Historical Oddities: The Tulip Bubble

The Netherlands is famous for its tulip fields, but back in the 1600s the tulip flower was only a recent introduction into European gardens from the Ottoman Empire. This was during the golden age of Dutch trade dominance, and the tulip became a wealthy status symbol. Many merchants engaged in trade with the East Indies would buy up large estates with fields of tulips. The demand for the flower grew and prompted one an extreme rise in prices in 1636 and 1637, before crashing again. This tulip mania as it was known is now considered by economists to be one of the first documented speculative market bubbles.

Tulip mania swept the Dutch mercantile class during this short time. The price increased nearly 400% in mere months between November of 1636 and 1637, after a period of steady price increase during the 1630s. Tulip bulbs took years to grow, and rare varieties became especially coveted. The most valuable tulips were those affected with the mosaic virus. The virus caused the tulip to display stripes of white or yellow instead of the usual solid color. The striping made the bulbs appear even more extravagant and as the number of varieties of the flowers grew, they became even rarer. As professional growers and merchants sought to get their hands on rarer bulbs, speculators began to enter the market. The bubble finally burst in 1637 as the price of tulips crashed in only a month. The trade in tulips plummeted, but tulip fields remained a cultural icon of the Netherlands. Meanwhile, tulip mania had often been referenced in the discussion of economic bubbles, starting as early as the 1700s when the British South Sea Company went bankrupt.

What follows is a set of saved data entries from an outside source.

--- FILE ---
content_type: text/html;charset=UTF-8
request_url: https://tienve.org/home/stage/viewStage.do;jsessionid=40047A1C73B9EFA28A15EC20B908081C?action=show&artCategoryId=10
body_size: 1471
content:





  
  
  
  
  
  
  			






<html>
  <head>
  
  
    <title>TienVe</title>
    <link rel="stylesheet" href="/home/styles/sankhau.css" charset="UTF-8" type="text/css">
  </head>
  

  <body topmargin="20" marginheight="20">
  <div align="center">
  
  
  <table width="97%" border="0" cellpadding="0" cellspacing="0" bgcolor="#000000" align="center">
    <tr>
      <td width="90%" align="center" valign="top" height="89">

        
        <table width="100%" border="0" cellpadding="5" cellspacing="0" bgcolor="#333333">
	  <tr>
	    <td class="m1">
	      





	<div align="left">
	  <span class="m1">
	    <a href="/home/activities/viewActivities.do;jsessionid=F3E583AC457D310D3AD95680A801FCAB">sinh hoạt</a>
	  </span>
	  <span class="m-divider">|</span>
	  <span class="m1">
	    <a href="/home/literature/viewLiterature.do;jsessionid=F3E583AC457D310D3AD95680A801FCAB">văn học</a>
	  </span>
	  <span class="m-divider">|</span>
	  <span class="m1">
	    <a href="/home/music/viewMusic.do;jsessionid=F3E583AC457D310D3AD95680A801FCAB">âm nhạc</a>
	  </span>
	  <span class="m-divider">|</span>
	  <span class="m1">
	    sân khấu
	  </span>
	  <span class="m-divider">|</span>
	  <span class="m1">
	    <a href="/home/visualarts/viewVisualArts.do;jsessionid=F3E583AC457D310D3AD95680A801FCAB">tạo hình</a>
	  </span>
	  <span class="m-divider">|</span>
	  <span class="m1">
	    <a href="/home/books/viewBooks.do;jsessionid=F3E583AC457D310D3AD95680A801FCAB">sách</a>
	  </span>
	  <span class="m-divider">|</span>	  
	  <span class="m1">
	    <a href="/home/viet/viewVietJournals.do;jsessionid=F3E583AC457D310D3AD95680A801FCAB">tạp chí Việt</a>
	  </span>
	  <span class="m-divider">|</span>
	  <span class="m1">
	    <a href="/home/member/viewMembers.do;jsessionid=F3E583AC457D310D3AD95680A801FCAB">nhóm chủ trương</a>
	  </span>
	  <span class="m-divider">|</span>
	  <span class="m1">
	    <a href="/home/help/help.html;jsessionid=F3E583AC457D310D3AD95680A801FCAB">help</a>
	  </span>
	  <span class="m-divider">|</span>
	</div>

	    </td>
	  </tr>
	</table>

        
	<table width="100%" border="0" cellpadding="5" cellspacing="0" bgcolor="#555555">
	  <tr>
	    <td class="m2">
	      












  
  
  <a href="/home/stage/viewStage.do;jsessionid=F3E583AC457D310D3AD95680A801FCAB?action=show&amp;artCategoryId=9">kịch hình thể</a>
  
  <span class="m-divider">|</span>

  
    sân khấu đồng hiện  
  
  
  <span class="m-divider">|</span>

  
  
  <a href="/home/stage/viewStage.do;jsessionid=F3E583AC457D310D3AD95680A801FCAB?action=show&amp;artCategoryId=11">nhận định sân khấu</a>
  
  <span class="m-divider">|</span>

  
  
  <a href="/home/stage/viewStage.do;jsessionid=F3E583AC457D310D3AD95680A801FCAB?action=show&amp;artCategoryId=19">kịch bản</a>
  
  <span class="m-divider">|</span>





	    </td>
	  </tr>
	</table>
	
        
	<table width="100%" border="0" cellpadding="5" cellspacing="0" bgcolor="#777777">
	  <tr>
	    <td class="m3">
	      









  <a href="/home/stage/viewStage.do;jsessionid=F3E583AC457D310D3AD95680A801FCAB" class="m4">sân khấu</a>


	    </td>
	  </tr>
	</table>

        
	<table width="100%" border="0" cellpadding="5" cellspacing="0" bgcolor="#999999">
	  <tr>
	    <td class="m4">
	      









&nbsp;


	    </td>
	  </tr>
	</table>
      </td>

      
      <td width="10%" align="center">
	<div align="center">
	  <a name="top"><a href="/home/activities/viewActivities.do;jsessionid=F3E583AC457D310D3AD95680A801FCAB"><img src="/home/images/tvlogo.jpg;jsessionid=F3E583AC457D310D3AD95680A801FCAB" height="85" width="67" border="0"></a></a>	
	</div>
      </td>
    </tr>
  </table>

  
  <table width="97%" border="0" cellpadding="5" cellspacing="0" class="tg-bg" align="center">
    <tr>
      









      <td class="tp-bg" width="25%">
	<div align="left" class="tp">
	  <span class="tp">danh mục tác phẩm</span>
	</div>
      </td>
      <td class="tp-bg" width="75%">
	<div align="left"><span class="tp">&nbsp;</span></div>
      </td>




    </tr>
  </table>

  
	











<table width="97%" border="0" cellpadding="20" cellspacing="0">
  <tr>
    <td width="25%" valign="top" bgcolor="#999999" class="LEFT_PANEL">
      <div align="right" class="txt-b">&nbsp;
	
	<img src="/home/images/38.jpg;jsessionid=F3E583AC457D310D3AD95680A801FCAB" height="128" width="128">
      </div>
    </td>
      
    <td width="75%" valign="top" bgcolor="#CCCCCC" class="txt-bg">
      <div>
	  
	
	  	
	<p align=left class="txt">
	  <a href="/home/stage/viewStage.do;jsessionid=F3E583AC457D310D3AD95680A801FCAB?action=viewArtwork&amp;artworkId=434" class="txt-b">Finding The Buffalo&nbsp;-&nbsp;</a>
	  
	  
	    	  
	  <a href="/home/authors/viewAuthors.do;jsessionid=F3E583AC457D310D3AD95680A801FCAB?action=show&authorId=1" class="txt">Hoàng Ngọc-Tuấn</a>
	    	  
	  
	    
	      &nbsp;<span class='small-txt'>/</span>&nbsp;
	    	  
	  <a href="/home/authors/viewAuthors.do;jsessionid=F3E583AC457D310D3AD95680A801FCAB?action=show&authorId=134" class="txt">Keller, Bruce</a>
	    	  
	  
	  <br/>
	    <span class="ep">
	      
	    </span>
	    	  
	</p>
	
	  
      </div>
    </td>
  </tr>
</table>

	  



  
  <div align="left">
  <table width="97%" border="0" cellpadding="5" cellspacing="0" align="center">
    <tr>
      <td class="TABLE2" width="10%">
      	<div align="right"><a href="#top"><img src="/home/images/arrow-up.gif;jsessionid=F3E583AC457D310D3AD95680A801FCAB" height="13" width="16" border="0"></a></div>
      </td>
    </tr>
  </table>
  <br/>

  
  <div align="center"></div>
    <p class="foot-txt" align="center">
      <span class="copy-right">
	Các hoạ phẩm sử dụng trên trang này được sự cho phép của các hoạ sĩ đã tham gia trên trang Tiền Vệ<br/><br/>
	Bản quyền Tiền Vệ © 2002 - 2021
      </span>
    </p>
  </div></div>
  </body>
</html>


Such a drastic rise and fall in prices for something such as a tulip may seem irrational, and for a time the bubble was considered a result of social mania. However, there may be a rational explanation for the tulip bubble over such a short period of time. In 1636, most of the action on the tulip market was in buying what were effectively futures contracts on the tulips. In late 1636, the florists’ guild and the Dutch parliament started debating a decree to change the way the tulip market would function. The decree would remove the obligation for the futures contracts owners to purchase the tulips, and instead they could opt out and pay a penalty of a small percentage of the original contract. This essentially turned futures contracts on tulips into options contracts. The decree was to apply to all contracts on tulips made after November 1636, but the law was not passed until February 1637. So during that time, purchasers could buy contracts on tulip bulbs at vastly inflated prices knowing the obligation would be gone once the law was passed. This made market demand and the displayed tulip price skyrocket. Once the law was passed, the price crashed as the market returned to normal price levels. The support for this explanation is that actual sales of tulip bulbs remained at ordinary price levels during this time. Unfortunately, the scarcity of historical records on tulip sales and prices in the Netherlands during these years muddles any economic examination of tulip mania so a full explanation of the cause may be uncertain.